The Lower Platte North NRD began operation on July 1, 1972. The Lower Platte North and 23 (now 22) other NRDs replaced more than 150 special purpose districts, including county soil and water conservation districts and watershed boards.
A New Approach
The NRD system was created by LB 1357 in the 1969 Unicameral session. The far-sighted sponsors of LB1357 (Maurice Kremer of Aurora, C.F. Moulton of Omaha, George Syas of Omaha, and Herb Nore of Genoa) knew that Nebraska's approach to conservation had become muddled by all of the special purpose districts, which suffered from funding problems and overlapping authority.

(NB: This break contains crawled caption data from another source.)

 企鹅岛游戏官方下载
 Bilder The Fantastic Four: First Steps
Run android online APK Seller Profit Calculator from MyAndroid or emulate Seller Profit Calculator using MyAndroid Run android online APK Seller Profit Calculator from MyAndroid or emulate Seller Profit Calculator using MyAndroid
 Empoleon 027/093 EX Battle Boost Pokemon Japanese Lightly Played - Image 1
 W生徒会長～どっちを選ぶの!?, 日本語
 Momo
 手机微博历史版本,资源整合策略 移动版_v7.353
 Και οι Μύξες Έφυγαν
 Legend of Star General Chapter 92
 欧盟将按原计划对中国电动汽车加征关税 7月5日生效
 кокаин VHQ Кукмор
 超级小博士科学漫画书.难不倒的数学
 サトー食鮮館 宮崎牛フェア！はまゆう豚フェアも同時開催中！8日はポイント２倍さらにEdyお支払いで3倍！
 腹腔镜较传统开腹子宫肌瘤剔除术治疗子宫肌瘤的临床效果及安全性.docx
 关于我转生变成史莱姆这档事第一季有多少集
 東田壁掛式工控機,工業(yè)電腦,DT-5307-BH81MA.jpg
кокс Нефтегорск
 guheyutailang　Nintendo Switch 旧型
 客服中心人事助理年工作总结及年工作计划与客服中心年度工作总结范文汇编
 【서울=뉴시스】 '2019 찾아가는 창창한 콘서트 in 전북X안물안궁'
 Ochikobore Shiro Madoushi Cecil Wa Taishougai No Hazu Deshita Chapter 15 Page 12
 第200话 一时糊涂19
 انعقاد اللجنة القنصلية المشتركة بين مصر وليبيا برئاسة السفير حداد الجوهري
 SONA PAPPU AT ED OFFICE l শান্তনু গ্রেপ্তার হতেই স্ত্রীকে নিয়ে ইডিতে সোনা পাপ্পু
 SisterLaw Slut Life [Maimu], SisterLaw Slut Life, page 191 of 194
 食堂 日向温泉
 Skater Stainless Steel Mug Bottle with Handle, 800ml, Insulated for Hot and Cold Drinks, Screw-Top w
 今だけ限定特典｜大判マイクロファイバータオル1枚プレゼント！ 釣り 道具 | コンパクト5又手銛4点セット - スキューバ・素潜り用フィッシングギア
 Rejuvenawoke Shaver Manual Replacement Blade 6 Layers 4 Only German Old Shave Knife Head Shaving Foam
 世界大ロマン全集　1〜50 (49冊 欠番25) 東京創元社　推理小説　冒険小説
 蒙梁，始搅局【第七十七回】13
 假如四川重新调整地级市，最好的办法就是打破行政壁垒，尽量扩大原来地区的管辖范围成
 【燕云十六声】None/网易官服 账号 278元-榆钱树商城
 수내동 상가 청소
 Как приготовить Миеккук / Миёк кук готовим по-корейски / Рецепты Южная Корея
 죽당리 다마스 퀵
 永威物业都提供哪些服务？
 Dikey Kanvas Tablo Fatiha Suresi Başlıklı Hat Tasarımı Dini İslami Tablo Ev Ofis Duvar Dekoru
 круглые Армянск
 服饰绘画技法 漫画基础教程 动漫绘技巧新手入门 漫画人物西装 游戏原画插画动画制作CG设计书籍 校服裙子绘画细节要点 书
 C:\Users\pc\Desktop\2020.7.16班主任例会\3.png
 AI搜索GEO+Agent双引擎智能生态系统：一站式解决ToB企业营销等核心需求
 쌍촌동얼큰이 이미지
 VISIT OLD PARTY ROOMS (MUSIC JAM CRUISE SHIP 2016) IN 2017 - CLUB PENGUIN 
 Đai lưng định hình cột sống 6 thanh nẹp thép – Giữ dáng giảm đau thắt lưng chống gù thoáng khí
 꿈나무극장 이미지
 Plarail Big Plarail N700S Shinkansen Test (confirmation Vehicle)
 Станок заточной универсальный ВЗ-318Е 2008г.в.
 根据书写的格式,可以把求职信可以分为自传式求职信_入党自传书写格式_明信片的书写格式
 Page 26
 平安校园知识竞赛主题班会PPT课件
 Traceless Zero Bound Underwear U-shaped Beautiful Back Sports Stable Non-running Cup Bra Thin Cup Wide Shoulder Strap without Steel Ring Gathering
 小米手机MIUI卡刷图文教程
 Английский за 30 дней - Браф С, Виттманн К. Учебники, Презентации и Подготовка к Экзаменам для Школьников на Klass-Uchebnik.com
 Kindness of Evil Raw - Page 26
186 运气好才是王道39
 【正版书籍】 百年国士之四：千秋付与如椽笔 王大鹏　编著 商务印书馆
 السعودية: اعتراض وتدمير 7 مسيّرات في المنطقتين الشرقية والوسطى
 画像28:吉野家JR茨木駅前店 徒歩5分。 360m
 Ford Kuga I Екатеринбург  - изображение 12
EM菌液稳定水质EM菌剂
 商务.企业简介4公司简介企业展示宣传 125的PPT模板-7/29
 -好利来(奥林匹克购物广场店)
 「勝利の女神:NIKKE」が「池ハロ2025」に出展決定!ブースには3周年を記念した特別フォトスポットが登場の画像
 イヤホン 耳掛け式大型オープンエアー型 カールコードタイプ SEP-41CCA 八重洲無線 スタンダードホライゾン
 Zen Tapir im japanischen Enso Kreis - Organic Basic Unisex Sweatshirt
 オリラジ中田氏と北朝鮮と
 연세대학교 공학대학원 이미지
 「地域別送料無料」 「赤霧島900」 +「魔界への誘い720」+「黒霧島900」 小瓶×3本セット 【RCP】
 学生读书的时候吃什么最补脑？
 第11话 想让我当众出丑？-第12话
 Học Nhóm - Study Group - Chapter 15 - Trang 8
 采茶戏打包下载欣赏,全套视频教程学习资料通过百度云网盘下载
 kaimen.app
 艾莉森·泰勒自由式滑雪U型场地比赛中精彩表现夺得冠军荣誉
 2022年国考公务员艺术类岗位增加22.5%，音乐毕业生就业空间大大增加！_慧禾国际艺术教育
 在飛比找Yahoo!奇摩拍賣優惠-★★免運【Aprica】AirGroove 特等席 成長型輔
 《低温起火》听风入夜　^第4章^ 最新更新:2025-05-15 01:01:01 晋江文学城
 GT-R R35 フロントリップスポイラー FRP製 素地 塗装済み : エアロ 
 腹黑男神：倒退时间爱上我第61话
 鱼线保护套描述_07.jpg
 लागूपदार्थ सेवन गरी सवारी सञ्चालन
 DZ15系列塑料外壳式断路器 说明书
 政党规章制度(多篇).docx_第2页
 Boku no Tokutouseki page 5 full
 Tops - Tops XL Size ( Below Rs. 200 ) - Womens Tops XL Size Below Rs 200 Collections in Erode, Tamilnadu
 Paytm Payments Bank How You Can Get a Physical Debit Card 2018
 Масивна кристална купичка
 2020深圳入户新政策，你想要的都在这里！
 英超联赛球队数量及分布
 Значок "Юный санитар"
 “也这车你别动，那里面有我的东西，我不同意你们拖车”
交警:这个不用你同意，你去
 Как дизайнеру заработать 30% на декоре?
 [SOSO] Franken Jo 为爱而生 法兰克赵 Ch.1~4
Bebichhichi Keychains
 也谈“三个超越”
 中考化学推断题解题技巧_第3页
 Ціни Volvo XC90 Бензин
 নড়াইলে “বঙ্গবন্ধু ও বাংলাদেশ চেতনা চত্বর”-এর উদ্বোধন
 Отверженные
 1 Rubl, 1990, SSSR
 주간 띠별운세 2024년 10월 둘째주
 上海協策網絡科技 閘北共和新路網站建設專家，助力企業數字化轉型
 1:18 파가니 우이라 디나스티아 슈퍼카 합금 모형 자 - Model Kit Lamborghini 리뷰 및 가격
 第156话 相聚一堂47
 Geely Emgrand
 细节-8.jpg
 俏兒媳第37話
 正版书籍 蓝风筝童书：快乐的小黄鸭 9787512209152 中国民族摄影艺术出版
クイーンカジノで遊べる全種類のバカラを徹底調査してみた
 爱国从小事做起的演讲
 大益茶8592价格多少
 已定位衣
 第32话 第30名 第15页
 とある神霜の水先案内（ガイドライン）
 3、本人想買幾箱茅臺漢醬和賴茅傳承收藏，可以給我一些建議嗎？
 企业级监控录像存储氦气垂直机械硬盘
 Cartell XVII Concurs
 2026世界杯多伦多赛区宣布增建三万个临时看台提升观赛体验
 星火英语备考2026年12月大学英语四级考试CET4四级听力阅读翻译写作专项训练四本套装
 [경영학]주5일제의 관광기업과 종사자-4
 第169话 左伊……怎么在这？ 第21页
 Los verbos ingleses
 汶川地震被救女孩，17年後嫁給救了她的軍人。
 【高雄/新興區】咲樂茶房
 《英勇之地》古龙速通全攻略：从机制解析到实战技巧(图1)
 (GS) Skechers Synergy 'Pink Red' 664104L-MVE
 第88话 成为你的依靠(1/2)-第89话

They wanted to establish multipurpose districts that could deal with a broad range of natural resources issues.
Laying the Groundwork
After the passage of LB1357, the senators spent three years working with the existing conservation districts and other interested parties to hammer out the details of the new system. Realizing that natural resources issues didn't respect artificial political boundaries such as county lines, they decided to take an innovative approach. NRDs would be based on the major river basins in the state, but still governed by locally-elected boards of directors. This approach combined the flexibility of local government with a broader watershed approach to conservation. NRDs were also given the authority to collect property taxes, which helped alleviate the funding difficulties that plagued the earlier special purpose districts.
Last Minute Challenge
The NRD concept proved somewhat controversial, and had to survive a last-minute court challenge before the 1972 lauch date. However, the Nebraska Supreme Court upheld the constitutionality of the NRD legislation, and the districts were officially formed on July 1.
A Unique System
At first, most NRDs simply continued programs begun by the previous soil and water conservation districts: primarily tree planting, flood control, and land treatment. Gradually, though, NRDs evolved into the multipurpose districts envisioned by their founders, becoming involved in groundwater management, outdoor recreation, and other programs. Today, Nebraska's unique system of locally-controlled, tax-funded, watershed-based conservation is widely admired throughout the nation.